On 13 March 2020, TTP was asked by the UK Government to assist in the rapid development and manufacture of ventilators to address the anticipated rise in demand during the COVID-19 pandemic.

Known as the ‘Ventilator Challenge’, companies from across the UK worked to design and supply ventilators that would enable hospital staff to administer critical care to patients with Acute Respiratory Distress Syndrome (ARDS).

Given its experience in both medical device development and manufacture, TTP was ideally placed to develop a new ventilator that could be rapidly delivered against a background of rising international demand due to the pandemic – and everyone at TTP wanted to do everything they could to help.

Working to a specification published by the Government, TTP’s experts in medical device design came together during the lockdown to answer this technical, logistical and regulatory challenge. Clinical, engineering, electronics, software and human factors groups worked around the clock to develop a safe and effective ventilator that could be delivered to the NHS in high volumes. In total, a 140 strong TTP team contributed to the effort, with up to 90 working on the project at any one time, to complete within weeks a development that would normally take years.

A major aspect of the challenge was to design a ventilator from readily available parts, to be rapidly assembled, and to pass regulatory approvals. Scaling up the manufacture of an existing hospital ventilator typically requires complex components that cannot be sourced in high volumes at short notice. TTP’s new ventilator, CoVent, aimed to reduce medical device development and volume production to a matter of weeks.

Despite the rapid timescale, TTP designed and tested CoVent in accordance with medical device development standards. While TTP’s clinical teams worked to fully understand the needs of patients and clinicians, from getting the fundamentals right to more advanced features such as suction modes and spontaneous ventilation, TTP’s engineers worked with manufacturing partners to establish the supply chain and production facilities.

Within the first week of the project, TTP had successfully demonstrated the prototype of CoVent, a functioning ventilator that could meet the specification. And within one month, the production line was established and the first production CoVent submitted to the MHRA for approval.

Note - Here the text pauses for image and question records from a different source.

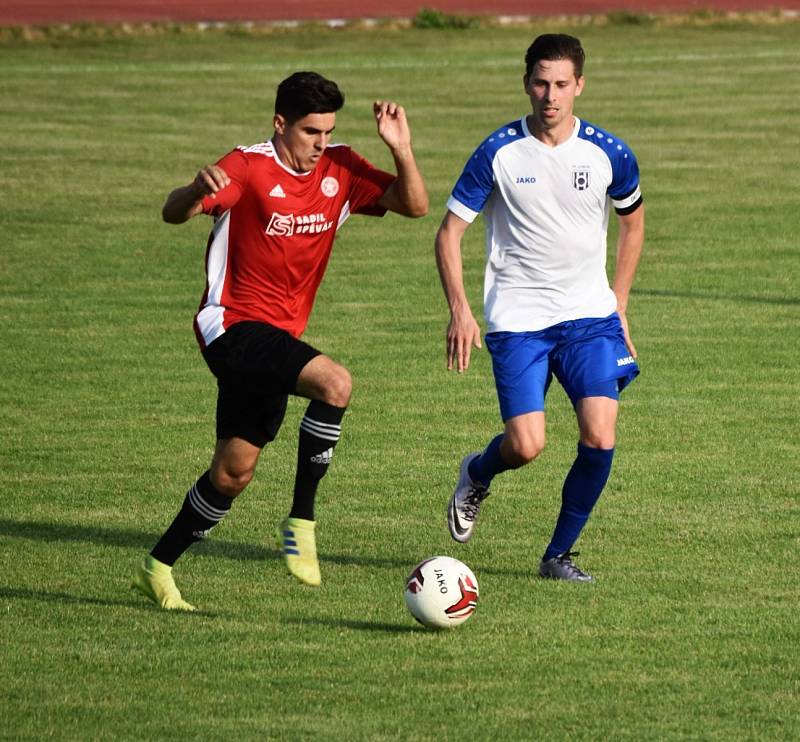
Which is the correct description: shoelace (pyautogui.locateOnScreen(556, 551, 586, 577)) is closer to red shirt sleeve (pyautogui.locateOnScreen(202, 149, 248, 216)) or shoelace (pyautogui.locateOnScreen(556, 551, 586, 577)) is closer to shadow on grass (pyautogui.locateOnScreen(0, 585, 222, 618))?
shadow on grass (pyautogui.locateOnScreen(0, 585, 222, 618))

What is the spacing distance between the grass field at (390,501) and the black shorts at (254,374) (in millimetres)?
814

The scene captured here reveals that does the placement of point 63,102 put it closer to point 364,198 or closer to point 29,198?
point 29,198

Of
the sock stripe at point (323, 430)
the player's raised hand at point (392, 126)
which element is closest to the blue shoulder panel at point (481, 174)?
the player's raised hand at point (392, 126)

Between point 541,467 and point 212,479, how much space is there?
308 cm

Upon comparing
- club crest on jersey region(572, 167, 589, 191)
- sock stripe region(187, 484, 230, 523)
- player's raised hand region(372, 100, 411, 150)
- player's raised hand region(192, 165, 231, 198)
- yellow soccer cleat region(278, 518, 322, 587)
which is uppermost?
player's raised hand region(372, 100, 411, 150)

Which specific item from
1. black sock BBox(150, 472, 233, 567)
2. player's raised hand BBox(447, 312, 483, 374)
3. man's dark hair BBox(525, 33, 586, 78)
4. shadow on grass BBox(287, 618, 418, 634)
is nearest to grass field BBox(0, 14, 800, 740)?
shadow on grass BBox(287, 618, 418, 634)

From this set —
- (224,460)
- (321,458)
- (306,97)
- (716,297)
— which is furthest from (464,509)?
(716,297)

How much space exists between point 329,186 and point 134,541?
7.25ft

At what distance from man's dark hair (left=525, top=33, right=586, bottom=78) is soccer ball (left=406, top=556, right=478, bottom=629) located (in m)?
2.37

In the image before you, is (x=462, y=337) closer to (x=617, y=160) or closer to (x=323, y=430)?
(x=323, y=430)

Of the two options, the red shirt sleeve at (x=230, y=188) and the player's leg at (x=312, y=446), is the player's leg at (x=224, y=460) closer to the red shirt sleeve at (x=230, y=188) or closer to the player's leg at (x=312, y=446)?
the player's leg at (x=312, y=446)

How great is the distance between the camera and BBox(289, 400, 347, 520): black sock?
7.86 m

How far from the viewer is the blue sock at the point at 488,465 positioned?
28.2 feet

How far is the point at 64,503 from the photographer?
9789 millimetres
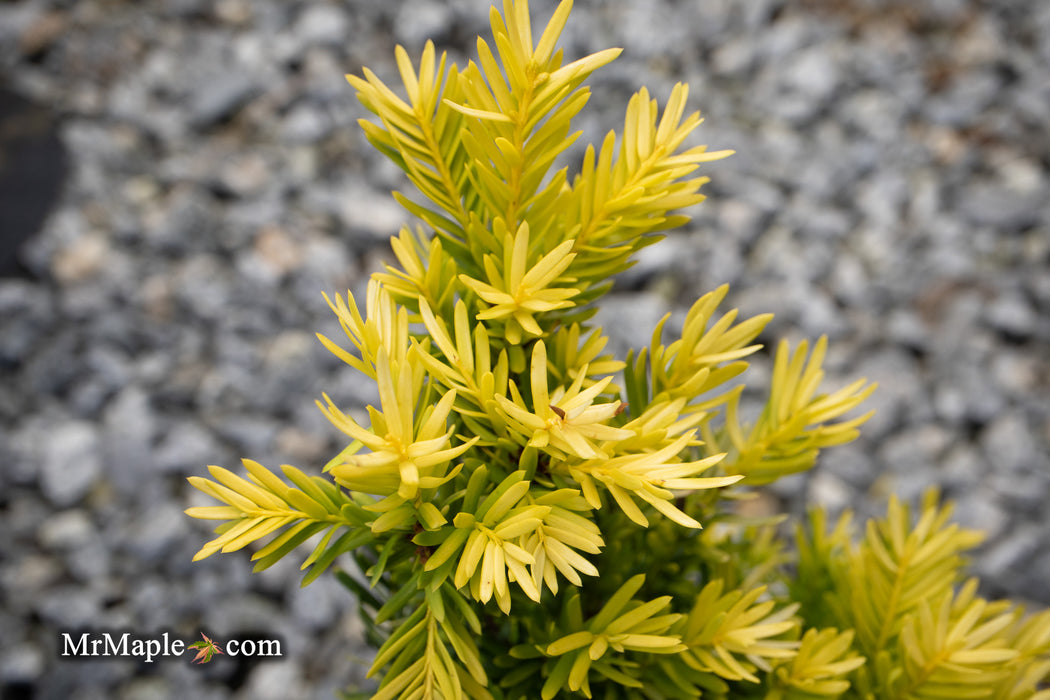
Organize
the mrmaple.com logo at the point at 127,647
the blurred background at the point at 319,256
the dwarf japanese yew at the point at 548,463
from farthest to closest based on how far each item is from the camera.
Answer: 1. the blurred background at the point at 319,256
2. the mrmaple.com logo at the point at 127,647
3. the dwarf japanese yew at the point at 548,463

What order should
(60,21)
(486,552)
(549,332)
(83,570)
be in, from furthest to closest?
(60,21) < (83,570) < (549,332) < (486,552)

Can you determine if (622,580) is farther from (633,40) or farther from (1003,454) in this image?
(633,40)

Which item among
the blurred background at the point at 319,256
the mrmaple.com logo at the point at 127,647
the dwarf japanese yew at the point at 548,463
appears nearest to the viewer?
the dwarf japanese yew at the point at 548,463

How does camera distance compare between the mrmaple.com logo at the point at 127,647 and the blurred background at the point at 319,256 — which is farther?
the blurred background at the point at 319,256

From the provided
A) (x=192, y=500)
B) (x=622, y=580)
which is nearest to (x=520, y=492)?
(x=622, y=580)

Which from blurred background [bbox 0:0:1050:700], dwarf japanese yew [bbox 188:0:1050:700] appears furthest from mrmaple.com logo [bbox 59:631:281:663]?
dwarf japanese yew [bbox 188:0:1050:700]

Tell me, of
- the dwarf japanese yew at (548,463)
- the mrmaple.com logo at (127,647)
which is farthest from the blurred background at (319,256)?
the dwarf japanese yew at (548,463)

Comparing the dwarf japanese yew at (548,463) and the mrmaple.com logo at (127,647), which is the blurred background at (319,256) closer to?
the mrmaple.com logo at (127,647)

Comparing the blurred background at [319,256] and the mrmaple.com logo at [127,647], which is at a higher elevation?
the blurred background at [319,256]
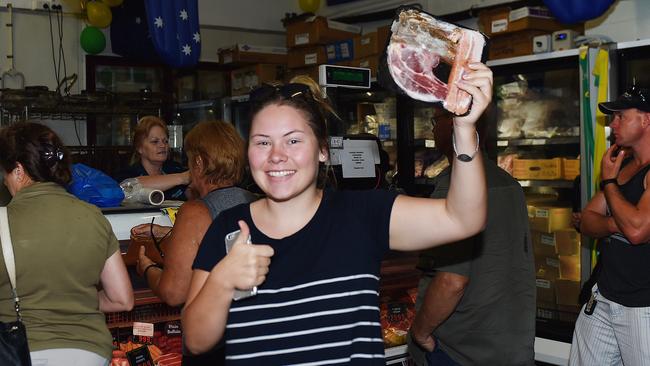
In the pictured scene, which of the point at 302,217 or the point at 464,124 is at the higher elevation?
the point at 464,124

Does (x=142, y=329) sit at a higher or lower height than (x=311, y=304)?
lower

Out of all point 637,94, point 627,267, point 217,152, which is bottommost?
point 627,267

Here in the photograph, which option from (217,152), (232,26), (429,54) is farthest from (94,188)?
(232,26)

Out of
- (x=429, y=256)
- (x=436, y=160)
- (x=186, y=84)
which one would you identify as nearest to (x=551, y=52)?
(x=436, y=160)

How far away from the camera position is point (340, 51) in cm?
730

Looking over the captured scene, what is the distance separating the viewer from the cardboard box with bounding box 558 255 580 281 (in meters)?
5.23

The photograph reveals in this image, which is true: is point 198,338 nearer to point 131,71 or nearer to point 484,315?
point 484,315

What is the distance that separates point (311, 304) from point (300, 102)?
481mm

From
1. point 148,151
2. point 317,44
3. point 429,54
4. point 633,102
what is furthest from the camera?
point 317,44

What the TTP teams have achieved over the past few weeks is astounding. CoVent is an amazing success story of experts working together and achieving what everyone thought was impossible.

Dr Sam Hyde
TTP Managing Director

The work to develop the CoVent device to this point has been extraordinary. It is a credit to TTP and your partners for accelerating a process which typically takes years to a number of weeks. I would like to offer my greatest appreciation and thanks for the quite extraordinary endeavour, enterprise and ingenuity shown by all involved in the CoVent ventilator.

Rt Hon Michael Gove MP, Chancellor of the Duchy of Lancaster and Minister for the Cabinet Office
Cabinet Minister

Thankfully, the UK demand for ventilators is not as initially envisaged, and CoVent is not required for the UK market, but the CoVent story does not end here. As the crisis continues, TTP is exploring how to address worldwide interest in CoVent.